### Entries provided
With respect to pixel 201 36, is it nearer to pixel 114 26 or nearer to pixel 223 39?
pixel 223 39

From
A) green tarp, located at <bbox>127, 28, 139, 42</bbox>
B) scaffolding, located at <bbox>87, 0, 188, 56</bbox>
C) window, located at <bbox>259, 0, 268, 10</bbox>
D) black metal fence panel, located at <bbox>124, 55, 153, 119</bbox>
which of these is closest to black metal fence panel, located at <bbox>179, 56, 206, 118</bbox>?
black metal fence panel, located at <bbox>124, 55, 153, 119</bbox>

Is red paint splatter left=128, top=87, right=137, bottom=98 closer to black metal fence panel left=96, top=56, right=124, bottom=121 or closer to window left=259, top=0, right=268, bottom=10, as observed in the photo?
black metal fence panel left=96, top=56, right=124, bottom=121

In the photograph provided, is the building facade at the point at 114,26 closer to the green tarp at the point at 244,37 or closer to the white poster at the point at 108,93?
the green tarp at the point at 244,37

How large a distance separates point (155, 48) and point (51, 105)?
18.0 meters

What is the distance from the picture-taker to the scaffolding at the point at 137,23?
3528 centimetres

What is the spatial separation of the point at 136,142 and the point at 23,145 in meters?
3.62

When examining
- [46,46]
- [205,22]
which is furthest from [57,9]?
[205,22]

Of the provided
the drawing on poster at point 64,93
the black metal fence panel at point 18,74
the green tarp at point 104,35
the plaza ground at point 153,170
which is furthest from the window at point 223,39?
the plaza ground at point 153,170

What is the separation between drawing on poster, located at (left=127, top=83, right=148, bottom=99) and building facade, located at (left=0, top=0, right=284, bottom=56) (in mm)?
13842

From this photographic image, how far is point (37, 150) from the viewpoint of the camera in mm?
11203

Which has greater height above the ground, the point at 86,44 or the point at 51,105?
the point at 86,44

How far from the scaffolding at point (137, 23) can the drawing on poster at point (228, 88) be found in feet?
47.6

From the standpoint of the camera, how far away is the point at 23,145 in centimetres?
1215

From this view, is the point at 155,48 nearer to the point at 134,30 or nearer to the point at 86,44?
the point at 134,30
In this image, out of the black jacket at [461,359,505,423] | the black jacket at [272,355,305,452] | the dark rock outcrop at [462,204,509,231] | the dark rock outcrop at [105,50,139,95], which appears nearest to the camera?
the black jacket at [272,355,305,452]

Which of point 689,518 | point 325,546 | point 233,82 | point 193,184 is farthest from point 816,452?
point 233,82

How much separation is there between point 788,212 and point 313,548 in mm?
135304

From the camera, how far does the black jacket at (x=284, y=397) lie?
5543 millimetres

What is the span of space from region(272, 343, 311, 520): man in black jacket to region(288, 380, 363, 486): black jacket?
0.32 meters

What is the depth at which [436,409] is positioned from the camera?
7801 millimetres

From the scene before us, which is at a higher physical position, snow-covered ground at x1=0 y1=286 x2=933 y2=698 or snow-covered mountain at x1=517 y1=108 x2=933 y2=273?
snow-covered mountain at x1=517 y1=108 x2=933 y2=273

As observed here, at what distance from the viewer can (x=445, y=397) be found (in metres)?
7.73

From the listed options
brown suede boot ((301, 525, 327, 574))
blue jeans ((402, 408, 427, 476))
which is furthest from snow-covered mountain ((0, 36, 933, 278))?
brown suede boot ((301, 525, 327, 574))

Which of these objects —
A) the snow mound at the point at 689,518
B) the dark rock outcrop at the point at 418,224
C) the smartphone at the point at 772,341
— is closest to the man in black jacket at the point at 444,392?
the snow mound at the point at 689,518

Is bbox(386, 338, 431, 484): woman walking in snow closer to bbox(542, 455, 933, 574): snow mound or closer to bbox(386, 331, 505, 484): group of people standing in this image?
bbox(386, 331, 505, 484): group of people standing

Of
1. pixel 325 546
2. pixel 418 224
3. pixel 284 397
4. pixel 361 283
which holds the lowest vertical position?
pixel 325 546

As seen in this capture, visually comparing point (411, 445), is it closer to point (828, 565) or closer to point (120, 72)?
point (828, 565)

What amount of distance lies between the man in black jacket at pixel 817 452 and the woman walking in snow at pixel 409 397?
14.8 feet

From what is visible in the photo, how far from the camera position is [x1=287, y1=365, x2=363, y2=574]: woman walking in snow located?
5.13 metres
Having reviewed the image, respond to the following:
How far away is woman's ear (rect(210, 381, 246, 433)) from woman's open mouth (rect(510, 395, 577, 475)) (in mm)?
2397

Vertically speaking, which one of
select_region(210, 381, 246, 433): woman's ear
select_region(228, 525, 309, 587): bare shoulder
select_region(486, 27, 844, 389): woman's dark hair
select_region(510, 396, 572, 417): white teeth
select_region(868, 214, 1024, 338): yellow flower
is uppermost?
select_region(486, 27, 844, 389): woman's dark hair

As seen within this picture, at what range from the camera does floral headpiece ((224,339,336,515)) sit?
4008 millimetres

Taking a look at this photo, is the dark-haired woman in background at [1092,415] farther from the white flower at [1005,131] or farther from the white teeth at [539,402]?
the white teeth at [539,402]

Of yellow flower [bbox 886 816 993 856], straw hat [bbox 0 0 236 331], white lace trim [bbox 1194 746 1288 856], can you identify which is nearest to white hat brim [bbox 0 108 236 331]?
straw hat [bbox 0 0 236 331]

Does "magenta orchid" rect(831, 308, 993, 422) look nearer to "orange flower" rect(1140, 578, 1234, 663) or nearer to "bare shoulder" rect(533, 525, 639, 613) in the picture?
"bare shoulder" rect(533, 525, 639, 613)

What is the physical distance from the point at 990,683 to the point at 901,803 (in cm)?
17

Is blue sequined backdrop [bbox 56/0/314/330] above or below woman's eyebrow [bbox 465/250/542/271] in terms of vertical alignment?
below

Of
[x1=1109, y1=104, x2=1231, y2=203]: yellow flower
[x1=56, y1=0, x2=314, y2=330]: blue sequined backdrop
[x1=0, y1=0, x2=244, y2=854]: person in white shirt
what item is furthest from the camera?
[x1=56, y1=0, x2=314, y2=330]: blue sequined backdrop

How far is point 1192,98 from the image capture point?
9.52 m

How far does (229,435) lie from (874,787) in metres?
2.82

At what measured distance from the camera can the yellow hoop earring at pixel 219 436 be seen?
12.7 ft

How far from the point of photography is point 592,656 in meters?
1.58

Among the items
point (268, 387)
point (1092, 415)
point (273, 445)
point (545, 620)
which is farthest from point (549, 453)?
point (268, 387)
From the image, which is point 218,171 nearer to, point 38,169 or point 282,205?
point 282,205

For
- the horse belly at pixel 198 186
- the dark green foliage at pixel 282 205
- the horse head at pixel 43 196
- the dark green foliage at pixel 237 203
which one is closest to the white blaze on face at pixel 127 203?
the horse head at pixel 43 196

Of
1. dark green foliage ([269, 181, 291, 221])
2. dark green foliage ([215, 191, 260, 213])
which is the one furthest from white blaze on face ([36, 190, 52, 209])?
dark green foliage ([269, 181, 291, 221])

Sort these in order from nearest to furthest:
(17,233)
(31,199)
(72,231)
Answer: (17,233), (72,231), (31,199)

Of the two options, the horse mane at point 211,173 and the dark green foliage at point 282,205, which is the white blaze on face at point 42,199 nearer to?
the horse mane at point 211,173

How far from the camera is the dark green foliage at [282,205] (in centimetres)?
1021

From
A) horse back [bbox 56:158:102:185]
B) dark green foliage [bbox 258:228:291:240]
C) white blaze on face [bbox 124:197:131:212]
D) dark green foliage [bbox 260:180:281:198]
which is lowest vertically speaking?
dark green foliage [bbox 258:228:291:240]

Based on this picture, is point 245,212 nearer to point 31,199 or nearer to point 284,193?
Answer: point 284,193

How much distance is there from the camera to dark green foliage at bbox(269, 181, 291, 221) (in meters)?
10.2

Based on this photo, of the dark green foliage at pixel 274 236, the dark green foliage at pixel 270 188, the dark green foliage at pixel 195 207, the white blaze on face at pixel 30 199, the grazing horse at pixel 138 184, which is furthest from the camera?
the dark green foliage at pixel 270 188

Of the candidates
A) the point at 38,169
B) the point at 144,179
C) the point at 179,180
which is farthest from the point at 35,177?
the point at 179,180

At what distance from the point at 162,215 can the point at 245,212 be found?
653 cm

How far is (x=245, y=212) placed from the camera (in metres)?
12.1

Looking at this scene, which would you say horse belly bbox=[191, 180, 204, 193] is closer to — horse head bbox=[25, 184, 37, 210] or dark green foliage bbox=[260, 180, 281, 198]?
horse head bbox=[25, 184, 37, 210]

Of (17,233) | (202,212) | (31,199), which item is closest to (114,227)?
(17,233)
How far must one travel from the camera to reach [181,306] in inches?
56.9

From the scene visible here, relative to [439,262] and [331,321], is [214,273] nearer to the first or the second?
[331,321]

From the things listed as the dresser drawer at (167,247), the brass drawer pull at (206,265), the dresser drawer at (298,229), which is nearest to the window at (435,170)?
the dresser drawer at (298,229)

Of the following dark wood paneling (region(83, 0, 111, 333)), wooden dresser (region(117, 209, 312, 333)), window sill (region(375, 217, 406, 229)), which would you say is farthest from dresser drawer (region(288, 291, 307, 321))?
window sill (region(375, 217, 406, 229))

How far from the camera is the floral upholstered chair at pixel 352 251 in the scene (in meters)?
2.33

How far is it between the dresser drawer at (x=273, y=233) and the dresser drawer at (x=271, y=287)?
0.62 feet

### What to work on
All lines from the one that contains "Of (17,233) |" through the end of the material are to be quoted exactly, with both ends included.

### The response
Of (17,233) | (202,212) | (31,199), which item is closest to (114,227)?
(17,233)
How far must one travel from the camera to reach [181,306] in inches?
56.9

From the scene visible here, relative to [439,262] and [331,321], is [214,273] nearer to the first or the second?
[331,321]

From the things listed as the dresser drawer at (167,247), the brass drawer pull at (206,265), the dresser drawer at (298,229), which is nearest to the window at (435,170)?
the dresser drawer at (298,229)

Of the following dark wood paneling (region(83, 0, 111, 333)), wooden dresser (region(117, 209, 312, 333)), window sill (region(375, 217, 406, 229)), which would you say is farthest from dresser drawer (region(288, 291, 307, 321))?
window sill (region(375, 217, 406, 229))

How far from the camera is the floral upholstered chair at pixel 352 251 in the scene (in meters)?
2.33

How far is it between the dresser drawer at (x=273, y=233) and the dresser drawer at (x=271, y=287)?
0.62 feet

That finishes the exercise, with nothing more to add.